Emphasizing the importance of considering both upside and downside risks in policy formulation, Adachi underscored the need to avoid premature rate hikes while remaining vigilant against a sudden acceleration in inflation that may necessitate a drastic tightening of monetary policy in the future.
He indicated the possibility of a near-term rate hike, stressing the significance of gradually modifying the level of monetary support in response to economic, price, and financial indicators as underlying inflation trends toward the 2% target.
Adachi’s statements underscore the potential impact of a weakening yen on the timing of the Bank of Japan’s next interest rate adjustment, with analysts speculating that a rate hike could materialize as early as July. Despite Japan’s current economic challenges, Adachi expressed optimism regarding a potential resurgence in consumption, exports, and capital spending driven by rising wages and global economic recoveries.
Adachi also highlighted expectations for a resurgence in consumer inflation in the upcoming months due to escalating import expenses and the likelihood of sustained wage growth. He warned that a rapid or persistent depreciation of the yen could expedite consumer price increases, potentially prompting an earlier-than-anticipated rate hike if inflation surpasses the 2% threshold consistently.
In line with the decision to terminate the policy of capping bond yields at zero in March, Adachi mentioned the BOJ’s intention to scale back bond purchases gradually to prevent market disruptions.

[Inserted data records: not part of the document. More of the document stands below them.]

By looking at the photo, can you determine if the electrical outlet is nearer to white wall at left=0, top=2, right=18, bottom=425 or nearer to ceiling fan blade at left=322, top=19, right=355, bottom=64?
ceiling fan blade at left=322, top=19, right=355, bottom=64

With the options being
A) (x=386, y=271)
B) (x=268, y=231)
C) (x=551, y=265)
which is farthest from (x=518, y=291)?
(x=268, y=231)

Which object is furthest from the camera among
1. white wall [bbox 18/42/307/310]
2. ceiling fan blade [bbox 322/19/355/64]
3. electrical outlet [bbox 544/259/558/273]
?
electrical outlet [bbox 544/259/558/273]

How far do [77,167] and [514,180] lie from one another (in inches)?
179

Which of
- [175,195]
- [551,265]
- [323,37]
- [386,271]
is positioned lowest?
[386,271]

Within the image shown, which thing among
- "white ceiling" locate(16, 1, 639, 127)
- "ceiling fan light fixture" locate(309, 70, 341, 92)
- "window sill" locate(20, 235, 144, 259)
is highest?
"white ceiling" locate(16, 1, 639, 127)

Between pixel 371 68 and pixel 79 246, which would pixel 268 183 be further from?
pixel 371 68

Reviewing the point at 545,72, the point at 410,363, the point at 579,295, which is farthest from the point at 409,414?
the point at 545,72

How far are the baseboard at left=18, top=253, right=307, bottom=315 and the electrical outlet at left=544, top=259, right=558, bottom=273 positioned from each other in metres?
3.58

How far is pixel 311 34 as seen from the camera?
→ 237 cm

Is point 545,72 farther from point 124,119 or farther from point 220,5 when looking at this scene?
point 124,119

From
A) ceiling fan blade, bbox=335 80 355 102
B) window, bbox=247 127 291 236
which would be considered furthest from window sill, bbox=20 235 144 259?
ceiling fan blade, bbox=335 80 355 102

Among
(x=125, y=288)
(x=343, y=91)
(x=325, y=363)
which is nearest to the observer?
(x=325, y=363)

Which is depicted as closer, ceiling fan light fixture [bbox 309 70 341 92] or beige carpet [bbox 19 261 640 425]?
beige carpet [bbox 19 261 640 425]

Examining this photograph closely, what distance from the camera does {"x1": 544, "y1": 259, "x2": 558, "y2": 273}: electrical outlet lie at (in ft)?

The yen’s approximately 10% depreciation against the dollar this year, combined with diverging U.S. and Japanese interest rates, has raised concerns among policymakers about the impact on consumption from heightened import costs and fueled speculations of an imminent rate hike to stem the yen’s decline.
While the Bank of Japan has refrained from using monetary policy to influence currency movements, the yen’s persistent weakness has prompted calls from some government and business leaders for the central bank to raise rates from near-zero levels. BOJ Governor Kazuo Ueda has reiterated the bank’s commitment to adjusting rates to levels deemed neutral for the economy, contingent upon growth and inflation aligning with its forecasts.